I recently finished another book called “The Mind and The Moon”, by Daniel Bergner. This book was a beautiful memoir nestled in the sweet spot of a scientific tug of war on the effective treatment of mental illness. The author’s brother was hospitalized numerous times due to his diagnosis of Schizophrenia. Mr. Bergner shares the narrative of a family member who must grapple with supporting decisions for their loved one, and navigating the still-horrific system of mental health treatment as a whole. I found myself questioning some of the beliefs I had gleaned from my years in our intensive outpatient program. ‘ We have to work toward medicating the individual as close as possible to their first psychotic break to prevent loss of brain matter’ was along the lines of what I’ve heard over time, and embraced this line of thinking instead of questioning or evaluating my own opinion of forced treatment and long term side effects of antipsychotic medication. The book provides the reader with alternative perspectives on managing hallucinations and delusions through utilizing more patient centered encounters and group techniques which empower the individual to work toward their own idea of stability rather than ours.

Today, I went to the prison to visit an inmate I work with on occasion. His beliefs are centered in his faith, and he provides linear thoughts on his current position based on his veering away from his faith for periods of time. At times he reports feeling a presence or ‘spirit’ nearby. He identifies them as demons. 
I heard a podcast with regard to psychiatric assessments of individuals, and this topic in particular was discussed – would this be classified as a severe mental illness? Or would we, could we, say it is a manifestation of this client’s  cultural belief system? And furthermore, for the purpose of our sessions, does it really matter?

In other news, I’m trying to ramp up my mindfulness and observational skills so I can be in tune to the nuances and potential synchronicities that may be lying in wait for me. Friday I was driving and saw an individual pushing a wheelchair with a person in it. About 100 feet down the road there was another another individual pushing a wheelchair, but this time, it contains a dog. 
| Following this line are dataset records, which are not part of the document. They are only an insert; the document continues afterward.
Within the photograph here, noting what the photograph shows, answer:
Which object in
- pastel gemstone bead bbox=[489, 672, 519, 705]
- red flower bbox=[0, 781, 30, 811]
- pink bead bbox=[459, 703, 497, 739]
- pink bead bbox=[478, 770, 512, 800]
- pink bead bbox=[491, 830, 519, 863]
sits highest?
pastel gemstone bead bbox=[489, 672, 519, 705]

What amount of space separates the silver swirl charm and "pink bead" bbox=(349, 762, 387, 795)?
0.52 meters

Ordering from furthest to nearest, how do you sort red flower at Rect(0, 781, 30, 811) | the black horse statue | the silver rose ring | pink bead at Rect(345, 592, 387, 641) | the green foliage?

I saw a hawk hanging out in the median of a very busy intersection near target and pulled the car over so I could watch it walk around and then fly up to a pillar near the shopping center. I pull over for vultures, too.  I’ve started snapping photos of our single hummingbird showing up to the feeder each morning, and the monarch butterfly darting around the purple flowers out front. 

Last week was an odd week all around-I had a dream of finding an amazing kiddie pool at Wal Mart – the children hopped in and we imagined playing in it on a hot summer day.  In addition, a rabbit had found its way into the dream, and regaled in the imaginary summer fun. We went to another department, only to return and see someone else making off with our dream pool. What a gut punch it was to watch it go away with someone else.

The acupuncturist put dots in my ears to help my vagus nerve, she says. I hope they are working, but I can’t tell so far. She suggests we let my psoriasis ‘sleep’ for now while we work on balance in other areas. Why is it so easy for me to trust her? What is different about her approach than the providers I’ve tried in recent years? I wonder if it’s the concept of the meridians or my fascination with her being able to decide how to give me a tune up by looking at my tongue.